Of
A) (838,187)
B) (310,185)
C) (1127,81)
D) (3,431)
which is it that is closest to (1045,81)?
...
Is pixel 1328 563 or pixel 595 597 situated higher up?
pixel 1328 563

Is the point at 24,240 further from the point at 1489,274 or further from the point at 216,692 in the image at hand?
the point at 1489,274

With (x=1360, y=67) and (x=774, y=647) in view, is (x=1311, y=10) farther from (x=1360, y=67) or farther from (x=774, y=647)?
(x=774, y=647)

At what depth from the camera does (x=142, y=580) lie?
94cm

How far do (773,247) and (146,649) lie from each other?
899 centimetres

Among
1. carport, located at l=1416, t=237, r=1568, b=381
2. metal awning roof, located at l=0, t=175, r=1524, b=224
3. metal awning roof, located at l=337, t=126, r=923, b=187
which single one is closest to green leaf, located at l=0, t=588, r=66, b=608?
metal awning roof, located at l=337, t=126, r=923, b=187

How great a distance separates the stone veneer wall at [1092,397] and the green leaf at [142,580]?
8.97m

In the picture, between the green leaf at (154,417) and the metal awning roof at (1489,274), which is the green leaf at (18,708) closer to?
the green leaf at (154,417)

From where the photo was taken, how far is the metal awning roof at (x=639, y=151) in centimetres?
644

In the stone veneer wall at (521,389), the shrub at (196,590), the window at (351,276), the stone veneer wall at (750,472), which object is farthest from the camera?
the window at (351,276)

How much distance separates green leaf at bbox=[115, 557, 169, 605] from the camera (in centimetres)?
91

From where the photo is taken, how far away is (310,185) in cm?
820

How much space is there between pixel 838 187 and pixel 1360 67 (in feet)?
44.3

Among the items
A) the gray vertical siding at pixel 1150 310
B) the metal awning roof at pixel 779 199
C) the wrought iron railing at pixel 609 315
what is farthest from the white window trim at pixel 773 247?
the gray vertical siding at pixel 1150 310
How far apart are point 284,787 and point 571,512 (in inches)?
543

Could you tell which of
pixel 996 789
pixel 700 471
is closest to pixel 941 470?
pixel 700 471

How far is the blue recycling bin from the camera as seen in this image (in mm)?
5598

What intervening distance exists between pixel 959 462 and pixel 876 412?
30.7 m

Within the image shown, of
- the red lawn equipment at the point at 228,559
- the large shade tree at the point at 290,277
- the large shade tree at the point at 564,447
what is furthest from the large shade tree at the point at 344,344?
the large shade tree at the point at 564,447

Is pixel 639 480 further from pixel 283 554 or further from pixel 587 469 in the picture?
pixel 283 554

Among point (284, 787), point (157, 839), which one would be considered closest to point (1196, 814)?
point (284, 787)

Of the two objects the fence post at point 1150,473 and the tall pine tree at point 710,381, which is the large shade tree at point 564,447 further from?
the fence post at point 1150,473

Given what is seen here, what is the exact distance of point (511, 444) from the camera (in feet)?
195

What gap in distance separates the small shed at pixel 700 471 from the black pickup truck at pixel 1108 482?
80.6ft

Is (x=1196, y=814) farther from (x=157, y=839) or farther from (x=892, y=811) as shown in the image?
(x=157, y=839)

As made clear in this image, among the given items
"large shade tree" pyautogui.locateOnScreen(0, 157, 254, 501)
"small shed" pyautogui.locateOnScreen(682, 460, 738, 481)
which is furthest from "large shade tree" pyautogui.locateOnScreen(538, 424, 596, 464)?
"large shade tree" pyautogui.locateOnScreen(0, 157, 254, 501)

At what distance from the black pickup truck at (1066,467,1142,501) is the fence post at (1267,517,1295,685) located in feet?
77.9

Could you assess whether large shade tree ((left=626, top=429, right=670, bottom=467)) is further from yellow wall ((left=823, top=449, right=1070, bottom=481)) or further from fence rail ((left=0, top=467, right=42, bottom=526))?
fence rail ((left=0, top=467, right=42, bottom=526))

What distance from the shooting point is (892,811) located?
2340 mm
--
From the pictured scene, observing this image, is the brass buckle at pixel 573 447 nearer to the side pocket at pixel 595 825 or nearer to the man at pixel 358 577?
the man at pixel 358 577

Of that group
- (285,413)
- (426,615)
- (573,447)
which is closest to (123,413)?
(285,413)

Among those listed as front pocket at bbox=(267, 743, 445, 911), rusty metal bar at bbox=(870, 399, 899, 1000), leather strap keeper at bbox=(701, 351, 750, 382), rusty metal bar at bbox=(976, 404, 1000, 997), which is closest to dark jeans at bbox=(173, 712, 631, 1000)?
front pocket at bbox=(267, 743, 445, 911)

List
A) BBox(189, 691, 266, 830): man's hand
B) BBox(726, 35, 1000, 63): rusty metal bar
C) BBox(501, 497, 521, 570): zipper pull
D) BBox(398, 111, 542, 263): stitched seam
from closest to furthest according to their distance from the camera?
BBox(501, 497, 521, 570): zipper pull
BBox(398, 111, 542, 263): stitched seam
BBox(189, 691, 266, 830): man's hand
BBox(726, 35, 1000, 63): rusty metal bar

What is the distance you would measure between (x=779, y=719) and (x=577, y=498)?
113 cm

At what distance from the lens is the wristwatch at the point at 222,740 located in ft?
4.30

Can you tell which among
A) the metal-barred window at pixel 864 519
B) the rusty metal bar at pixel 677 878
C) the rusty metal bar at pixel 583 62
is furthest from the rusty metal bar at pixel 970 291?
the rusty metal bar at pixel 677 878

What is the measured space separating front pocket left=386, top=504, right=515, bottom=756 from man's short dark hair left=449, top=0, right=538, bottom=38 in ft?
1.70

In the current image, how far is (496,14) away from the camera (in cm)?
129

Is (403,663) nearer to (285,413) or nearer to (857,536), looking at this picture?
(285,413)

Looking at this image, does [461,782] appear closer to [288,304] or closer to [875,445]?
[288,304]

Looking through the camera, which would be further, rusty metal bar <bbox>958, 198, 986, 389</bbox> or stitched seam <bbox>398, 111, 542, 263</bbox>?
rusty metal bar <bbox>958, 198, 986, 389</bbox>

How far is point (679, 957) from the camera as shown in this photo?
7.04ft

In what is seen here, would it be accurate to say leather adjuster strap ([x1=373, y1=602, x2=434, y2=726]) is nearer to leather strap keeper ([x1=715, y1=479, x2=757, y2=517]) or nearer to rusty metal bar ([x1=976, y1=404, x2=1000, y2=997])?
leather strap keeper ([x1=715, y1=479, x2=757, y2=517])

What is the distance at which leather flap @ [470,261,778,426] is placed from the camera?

WHAT YOU NEED TO DO
Convert the stretch from the line containing "At what distance from the lens" through the line containing "What is the distance at" into a numbered list, leaving out any blank lines.

RESPONSE TO THE TASK
1. At what distance from the lens is the wristwatch at the point at 222,740 located in ft?
2. 4.30
3. Can you tell which among
4. A) the metal-barred window at pixel 864 519
5. B) the rusty metal bar at pixel 677 878
6. C) the rusty metal bar at pixel 583 62
7. is furthest from the rusty metal bar at pixel 970 291?
8. the rusty metal bar at pixel 677 878
9. What is the measured space separating front pocket left=386, top=504, right=515, bottom=756 from man's short dark hair left=449, top=0, right=538, bottom=38 in ft?
10. 1.70
11. In the current image, how far is (496,14) away from the camera (in cm)?
12. 129
13. Is (403,663) nearer to (285,413) or nearer to (857,536), looking at this picture?
14. (285,413)
15. Looking at this image, does [461,782] appear closer to [288,304] or closer to [875,445]?
16. [288,304]
17. Looking through the camera, which would be further, rusty metal bar <bbox>958, 198, 986, 389</bbox> or stitched seam <bbox>398, 111, 542, 263</bbox>?
18. rusty metal bar <bbox>958, 198, 986, 389</bbox>
19. How far is point (679, 957) from the camera as shown in this photo?
20. 7.04ft
21. In what is seen here, would it be accurate to say leather adjuster strap ([x1=373, y1=602, x2=434, y2=726]) is nearer to leather strap keeper ([x1=715, y1=479, x2=757, y2=517]) or nearer to rusty metal bar ([x1=976, y1=404, x2=1000, y2=997])?
22. leather strap keeper ([x1=715, y1=479, x2=757, y2=517])
23. What is the distance at which leather flap @ [470,261,778,426] is placed from the camera?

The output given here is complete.